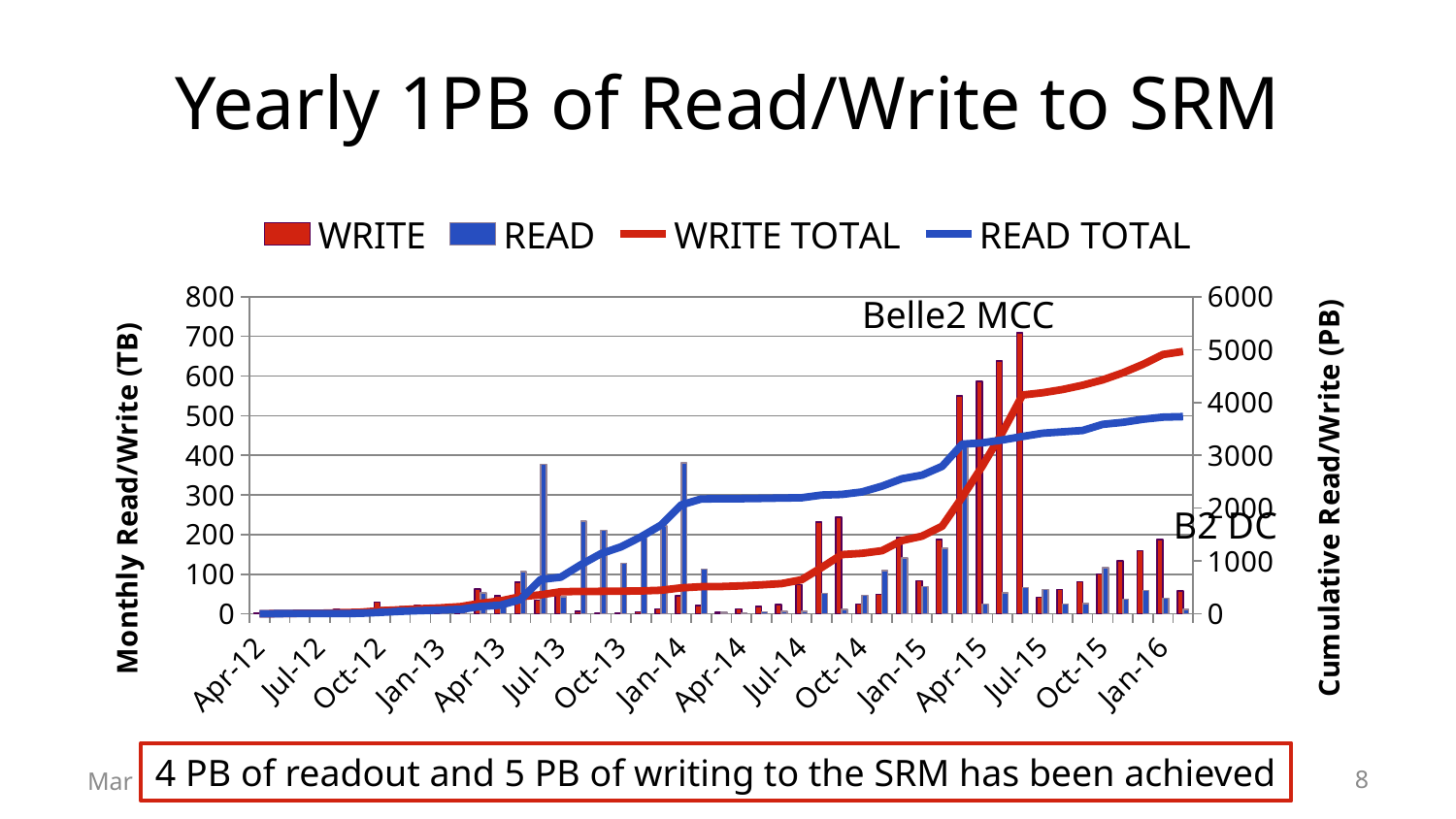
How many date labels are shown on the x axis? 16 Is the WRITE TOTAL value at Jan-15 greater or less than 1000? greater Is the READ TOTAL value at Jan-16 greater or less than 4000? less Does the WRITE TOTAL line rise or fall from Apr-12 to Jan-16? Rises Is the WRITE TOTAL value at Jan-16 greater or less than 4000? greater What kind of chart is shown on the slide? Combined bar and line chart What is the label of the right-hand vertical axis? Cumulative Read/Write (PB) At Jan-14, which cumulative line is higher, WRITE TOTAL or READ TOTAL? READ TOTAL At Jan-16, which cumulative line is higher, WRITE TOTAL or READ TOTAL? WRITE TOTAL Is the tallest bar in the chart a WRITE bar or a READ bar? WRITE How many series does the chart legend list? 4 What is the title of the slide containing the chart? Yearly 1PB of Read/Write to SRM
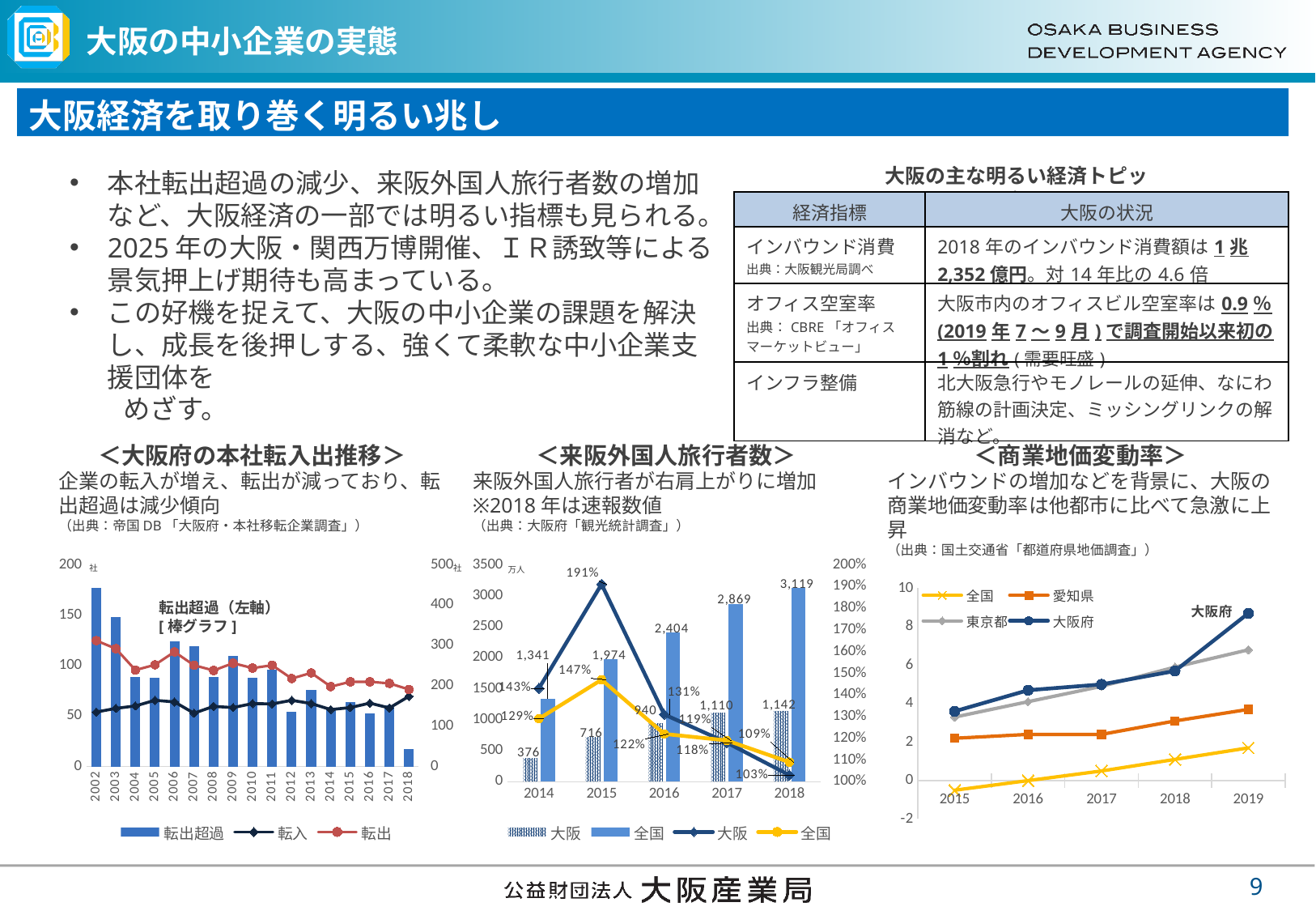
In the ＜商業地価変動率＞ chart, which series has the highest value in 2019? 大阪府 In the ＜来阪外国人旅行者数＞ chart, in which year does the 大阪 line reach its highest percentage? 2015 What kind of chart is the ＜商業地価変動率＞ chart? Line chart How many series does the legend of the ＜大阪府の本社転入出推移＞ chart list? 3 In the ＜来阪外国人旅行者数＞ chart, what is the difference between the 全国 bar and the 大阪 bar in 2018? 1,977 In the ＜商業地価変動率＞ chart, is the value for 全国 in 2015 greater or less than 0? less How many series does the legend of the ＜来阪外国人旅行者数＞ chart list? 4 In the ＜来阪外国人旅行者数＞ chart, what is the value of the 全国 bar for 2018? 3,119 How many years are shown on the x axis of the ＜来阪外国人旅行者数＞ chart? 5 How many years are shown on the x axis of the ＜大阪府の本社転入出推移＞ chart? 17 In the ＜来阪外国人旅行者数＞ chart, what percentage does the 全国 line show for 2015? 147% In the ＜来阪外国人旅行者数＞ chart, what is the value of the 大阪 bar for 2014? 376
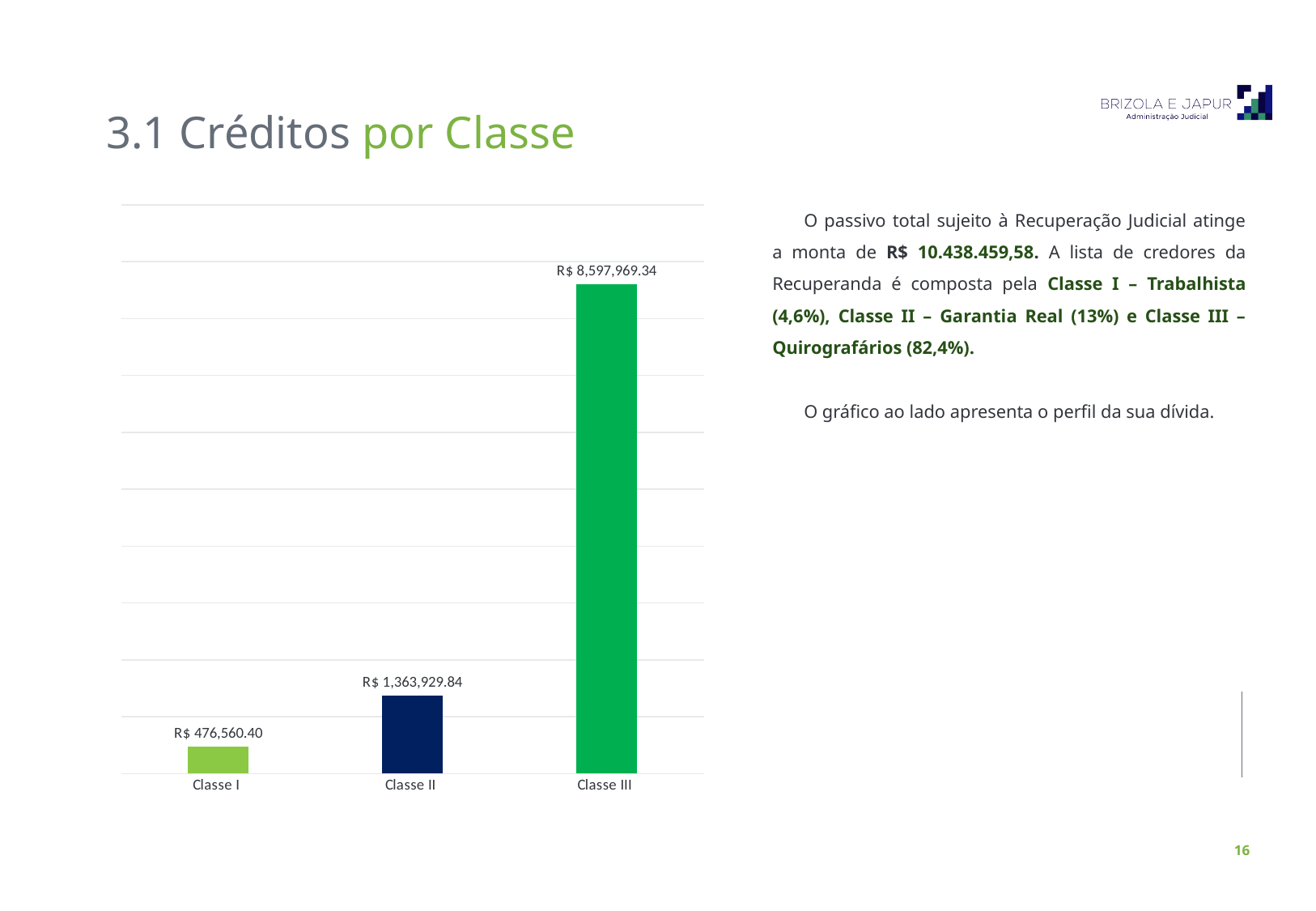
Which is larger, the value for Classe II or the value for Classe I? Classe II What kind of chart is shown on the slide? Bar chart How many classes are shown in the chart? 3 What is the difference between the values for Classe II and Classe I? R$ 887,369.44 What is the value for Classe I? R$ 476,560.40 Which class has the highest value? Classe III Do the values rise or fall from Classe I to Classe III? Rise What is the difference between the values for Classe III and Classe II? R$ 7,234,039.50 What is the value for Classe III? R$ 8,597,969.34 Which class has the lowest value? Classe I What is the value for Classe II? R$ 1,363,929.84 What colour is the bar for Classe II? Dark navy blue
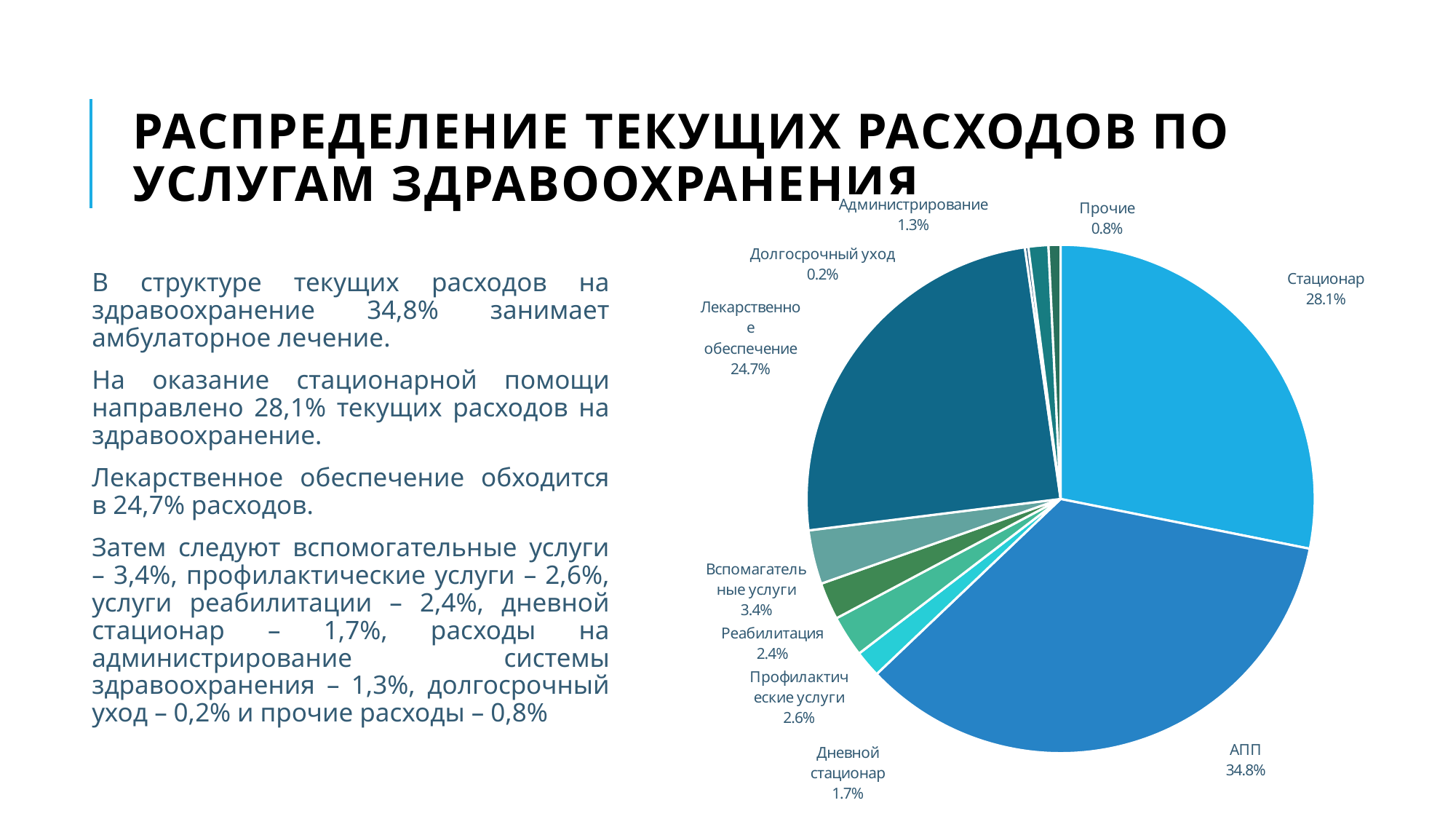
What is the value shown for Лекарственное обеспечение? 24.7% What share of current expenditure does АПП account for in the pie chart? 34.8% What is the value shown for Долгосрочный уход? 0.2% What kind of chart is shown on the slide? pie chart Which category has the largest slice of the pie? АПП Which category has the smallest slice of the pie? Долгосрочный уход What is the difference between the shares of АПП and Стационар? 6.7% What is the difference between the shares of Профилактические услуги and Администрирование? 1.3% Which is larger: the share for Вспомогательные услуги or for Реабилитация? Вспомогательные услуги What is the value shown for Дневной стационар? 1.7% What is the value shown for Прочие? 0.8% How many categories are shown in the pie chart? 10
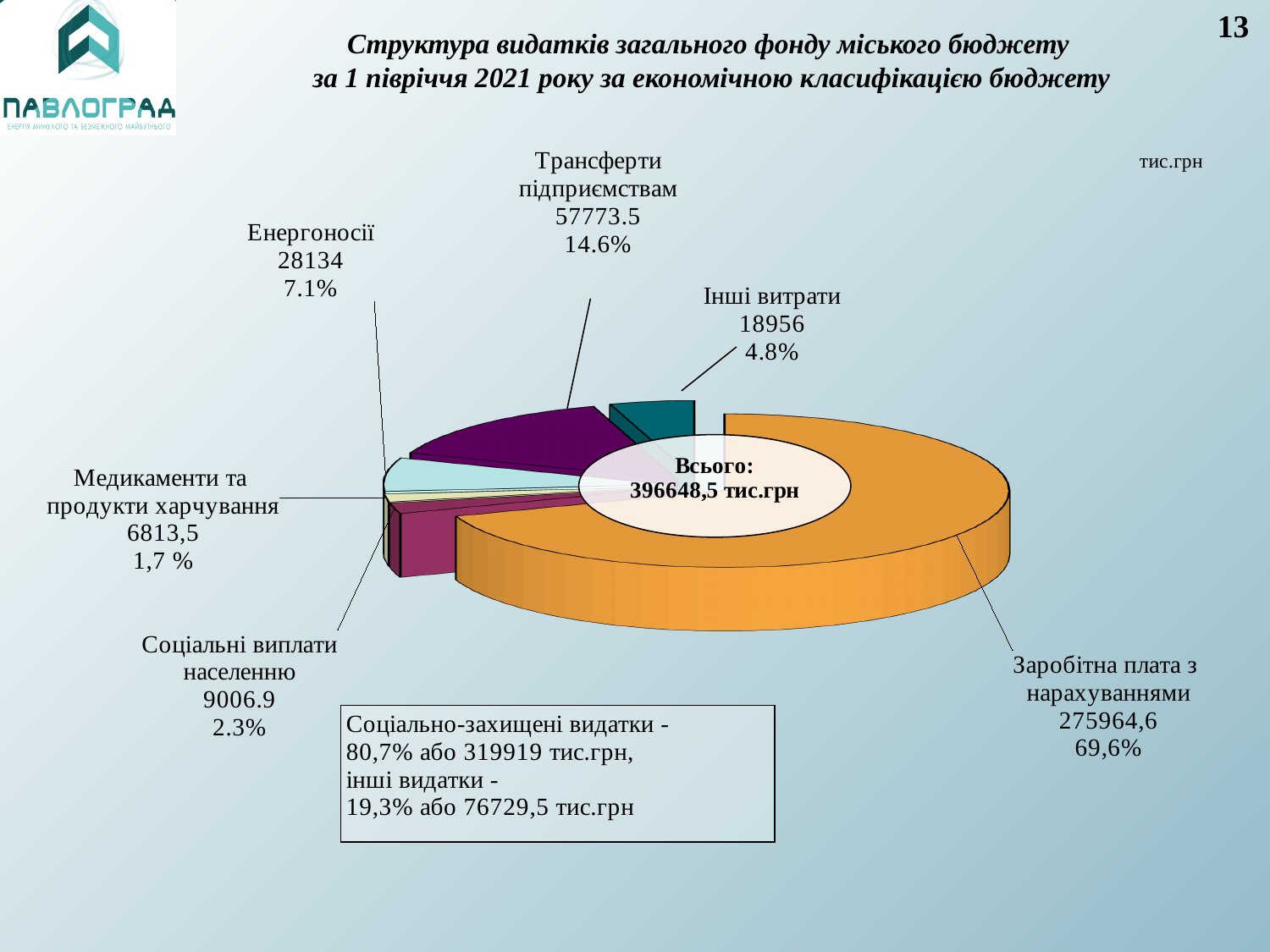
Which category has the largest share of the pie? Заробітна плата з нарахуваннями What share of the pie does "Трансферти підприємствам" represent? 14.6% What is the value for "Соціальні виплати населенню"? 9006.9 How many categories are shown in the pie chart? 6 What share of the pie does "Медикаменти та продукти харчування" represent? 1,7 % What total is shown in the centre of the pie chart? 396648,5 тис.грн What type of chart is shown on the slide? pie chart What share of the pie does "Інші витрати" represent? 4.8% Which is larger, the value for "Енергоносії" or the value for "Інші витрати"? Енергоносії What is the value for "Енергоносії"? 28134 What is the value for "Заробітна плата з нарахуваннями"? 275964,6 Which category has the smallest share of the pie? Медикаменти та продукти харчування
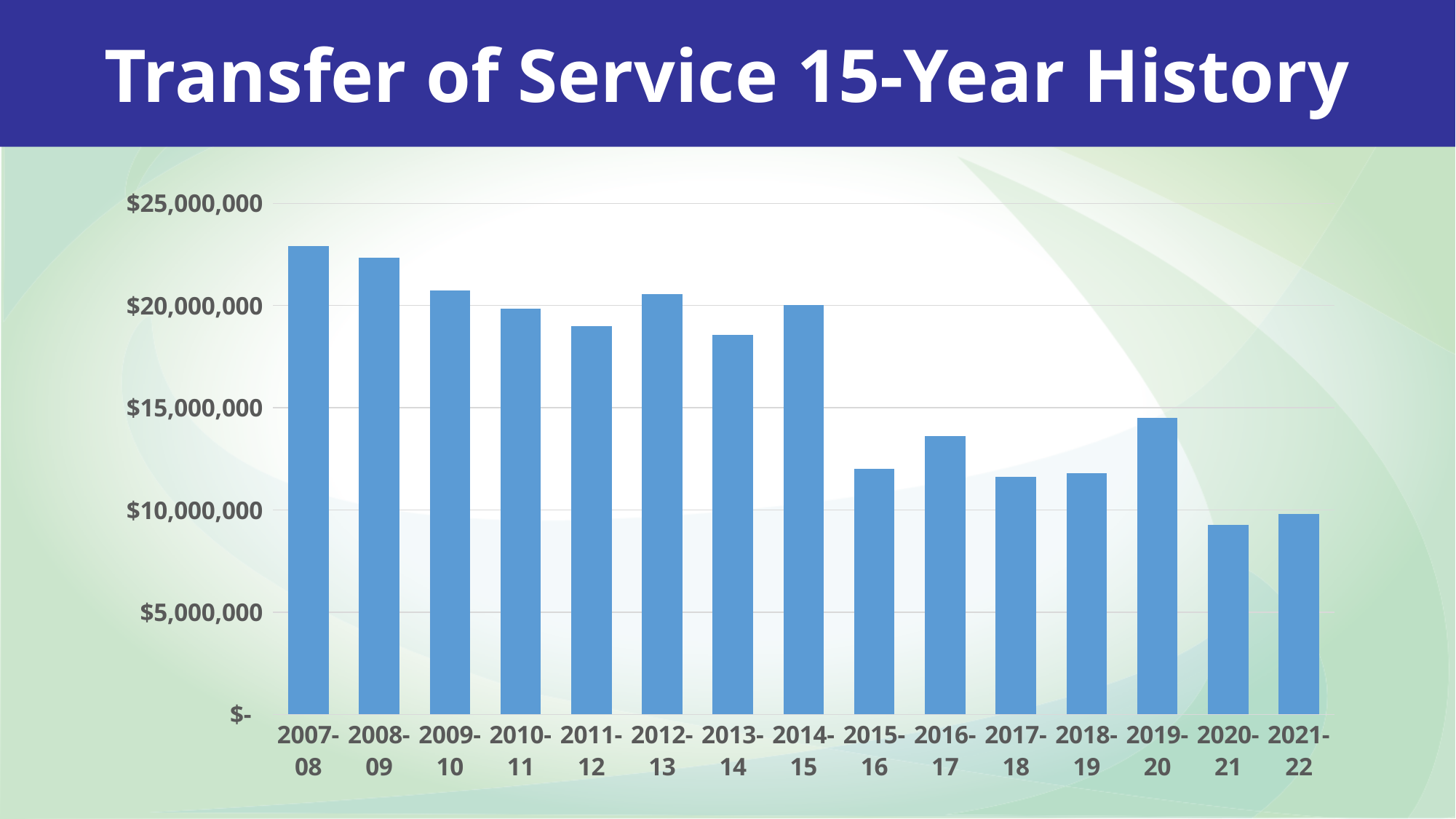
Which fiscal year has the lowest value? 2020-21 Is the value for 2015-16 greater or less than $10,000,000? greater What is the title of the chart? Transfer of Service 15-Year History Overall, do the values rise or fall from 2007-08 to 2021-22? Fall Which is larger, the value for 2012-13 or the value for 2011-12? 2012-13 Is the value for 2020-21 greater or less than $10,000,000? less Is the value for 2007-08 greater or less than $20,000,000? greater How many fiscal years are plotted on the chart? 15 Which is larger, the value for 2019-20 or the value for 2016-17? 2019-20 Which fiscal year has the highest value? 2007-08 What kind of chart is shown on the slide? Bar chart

________________________

Please reproduce the listing as a numbered list, starting at its beginning and ending at the line containing "In the ＜商業地価変動率＞ chart, which", with both ends included. Leave out blank lines and pictures.

* RESULT OF THE EXERCISE
1. How many date labels are shown on the x axis? 16 Is the WRITE TOTAL value at Jan-15 greater or less than 1000? greater Is the READ TOTAL value at Jan-16 greater or less than 4000? less Does the WRITE TOTAL line rise or fall from Apr-12 to Jan-16? Rises Is the WRITE TOTAL value at Jan-16 greater or less than 4000? greater What kind of chart is shown on the slide? Combined bar and line chart What is the label of the right-hand vertical axis? Cumulative Read/Write (PB) At Jan-14, which cumulative line is higher, WRITE TOTAL or READ TOTAL? READ TOTAL At Jan-16, which cumulative line is higher, WRITE TOTAL or READ TOTAL? WRITE TOTAL Is the tallest bar in the chart a WRITE bar or a READ bar? WRITE How many series does the chart legend list? 4 What is the title of the slide containing the chart? Yearly 1PB of Read/Write to SRM
2. In the ＜商業地価変動率＞ chart, which series has the highest value in 2019? 大阪府 In the ＜来阪外国人旅行者数＞ chart, in which year does the 大阪 line reach its highest percentage? 2015 What kind of chart is the ＜商業地価変動率＞ chart? Line chart How many series does the legend of the ＜大阪府の本社転入出推移＞ chart list? 3 In the ＜来阪外国人旅行者数＞ chart, what is the difference between the 全国 bar and the 大阪 bar in 2018? 1,977 In the ＜商業地価変動率＞ chart, is the value for 全国 in 2015 greater or less than 0? less How many series does the legend of the ＜来阪外国人旅行者数＞ chart list? 4 In the ＜来阪外国人旅行者数＞ chart, what is the value of the 全国 bar for 2018? 3,119 How many years are shown on the x axis of the ＜来阪外国人旅行者数＞ chart? 5 How many years are shown on the x axis of the ＜大阪府の本社転入出推移＞ chart? 17 In the ＜来阪外国人旅行者数＞ chart, what percentage does the 全国 line show for 2015? 147% In the ＜来阪外国人旅行者数＞ chart, what is the value of the 大阪 bar for 2014? 376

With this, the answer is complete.